→ **Task requirements**
• a. In the lacewing post, where were the eggs hanging when they were spotted?
• b. Quote the lacewing post word for word, everything from "Postcards From Baby" down to "pristine and white.".

→ **Page text**
Postcards From Baby
Ouch, Ouch & Ouch

Lacewings, Geckos and Chickens. Oh my!

Lacewing_eggsLacewing Eggs

Sometimes good things show up in the most unlikely places, like the lacewing eggs pictured above. I love lacewings, their delicate looking wings and legs make them appear impossibly fragile. I love the orderly way in which the eggs are suspended on the thinnest of filament, all in a row, pristine and white.

I found this strand while I was scooping out chicken feed on the front porch. I bent over and spotted them hanging from the bottom edge of a metal chair. Soon enough the eggs will mature and the larvae will emerge. Lacewing larvae do not look at all fragile and are, in fact, the stage that is most beneficial to gardeners. They feed on garden pests than seem to multiply and take over our beloved vegetables and flowers. Aphids, mealy bugs, thrips and leaf hoppers.

→ **Extracted material**
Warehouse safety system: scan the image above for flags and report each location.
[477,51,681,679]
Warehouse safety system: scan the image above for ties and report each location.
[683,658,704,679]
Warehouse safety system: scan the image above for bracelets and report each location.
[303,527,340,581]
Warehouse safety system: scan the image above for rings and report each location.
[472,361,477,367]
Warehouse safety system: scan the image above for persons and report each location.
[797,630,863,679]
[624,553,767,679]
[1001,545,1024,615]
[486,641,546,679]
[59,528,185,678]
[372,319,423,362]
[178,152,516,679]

==

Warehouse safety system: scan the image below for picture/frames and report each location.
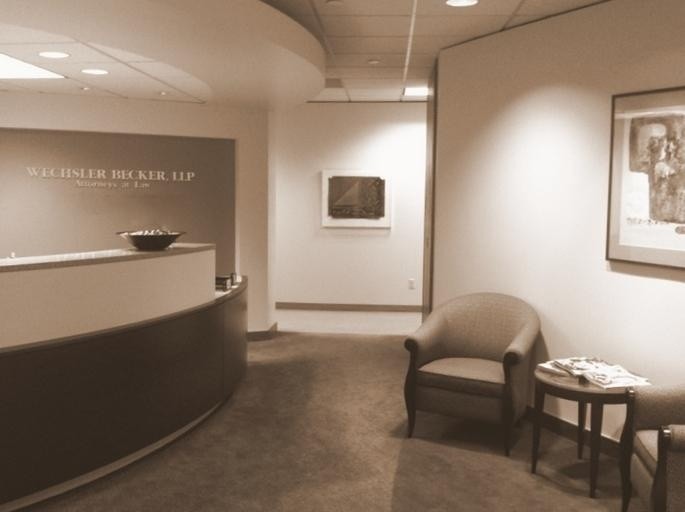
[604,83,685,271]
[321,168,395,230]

→ **Answers below**
• a. From the bottom edge of a metal chair on the front porch.

• b.
Postcards From Baby
Ouch, Ouch & Ouch

Lacewings, Geckos and Chickens. Oh my!

Lacewing_eggsLacewing Eggs

Sometimes good things show up in the most unlikely places, like the lacewing eggs pictured above. I love lacewings, their delicate looking wings and legs make them appear impossibly fragile. I love the orderly way in which the eggs are suspended on the thinnest of filament, all in a row, pristine and white.